In June 1955, the 16th Infantry Regiment became the first Big Red One unit to return to the United States via GYROSCOPE. The new duty station for the regiment, as well as for the rest of the Big Red One was Fort Riley, Kansas. In early 1957, the 1st Infantry Division began to reorganize under the Pentomic Tables of Organization and Equipment (TOE). An entirely new organization, the “battle group,” was to be organized. The 1st Battle Group at Fort Riley now remained the only element of the regiment assigned to the Big Red One,. After spending 2 years at Fort Riley, in March 1959, the 1st Battle Group was transferred to Baumholder, Germany, and assigned to the 8th Infantry Division. Over the next three years, the battle group functioned as part of the US Army Europe’s first line of defense against potential Soviet aggression against Europe. The next element of the regiment to actually organize under the Pentomic concept was the 3rd Battle Group, 16th Infantry.
In May 1959, the 3rd Battle Group was activated at Worcester, Massachusetts, and assigned to the 94th Infantry Division. On 7 January 1963, it was reorganized and redesignated as the 3rd Battalion, 16th Infantry and reassigned to the 187th Infantry Brigade (Separate). It was the first unit of the regiment to reorganize under what was known as the Reorganization of Army Divisions (ROAD) that eliminated the Pentomic structure of five battle groups.

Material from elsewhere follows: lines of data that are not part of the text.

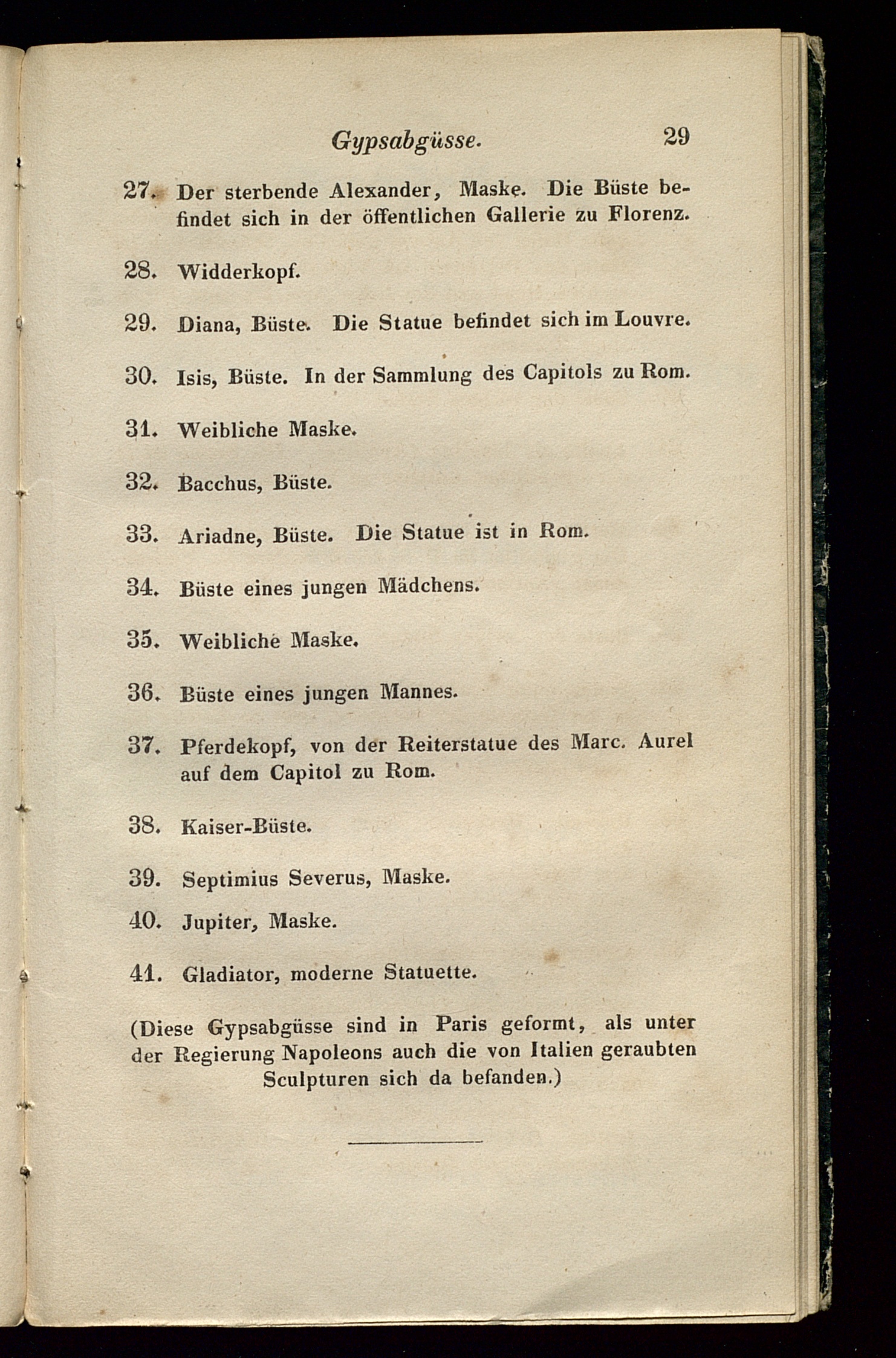 Gypsabgüsse. 29

27. Der sterbende Alexander, Maske. Die Büste befindet sich in der öffentlichen Gallerie zu Florenz.

28. Widderkopf.

29. Diana, Büste. Die Statue befindet sich im Louvre.

30. Isis, Büste. In der Sammlung des Capitols zu Rom.

31. Weibliche Maske.

32. Bacchus, Büste.

33. Ariadne, Büste. Die Statue ist in Rom.

34. Büste eines jungen Mädchens.

35. Weibliche Maske.

36. Büste eines jungen Mannes.

37. Pferdekopf, von der Reiterstatue des Marc. Aurel auf dem Capitol zu Rom.

38. Kaiser-Büste.

39. Septimius Severus, Maske.

40. Jupiter, Maske.

41. Gladiator, moderne Statuette.

(Diese Gypsabgüsse sind in Paris geformt, als unter der Regierung Napoleons auch die von Italien geraubten Sculpturen sich da befanden.)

The 1st Battle Group remained at Baumholder until 1 April 1963 when it was reorganized and redesignated as the 1st Battalion, 16th Infantry and reassigned to the Big Red One at Fort Riley. Though the battalion was still active, only the colors and a few soldiers were sent back to Fort Riley. Six months later on 1 October 1963, the 1st Battalion, 16th Infantry was reformed at Wildflecken, Germany, by reflagging the 2nd Battle Group, 8th Infantry. Therefore, though technically designated as a battalion, the unit was still configured as a battle group. The plan was to reorganze as a battalion when the unit returned to Fort Riley in February 1964 as part of Exercise LONG THRUST X.
At Fort Riley, on 2 March 1964, the 1st Battalion was more or less split in two and the 2nd Battle Group was reactivated with the 1st Battalion’s excess personnel and concurrently reorganized and redesignated as the 2nd Battalion, 16th Infantry. The two active battalions of the regiment received a warning order in the spring of 1965 for deployment to the Republic of Vietnam.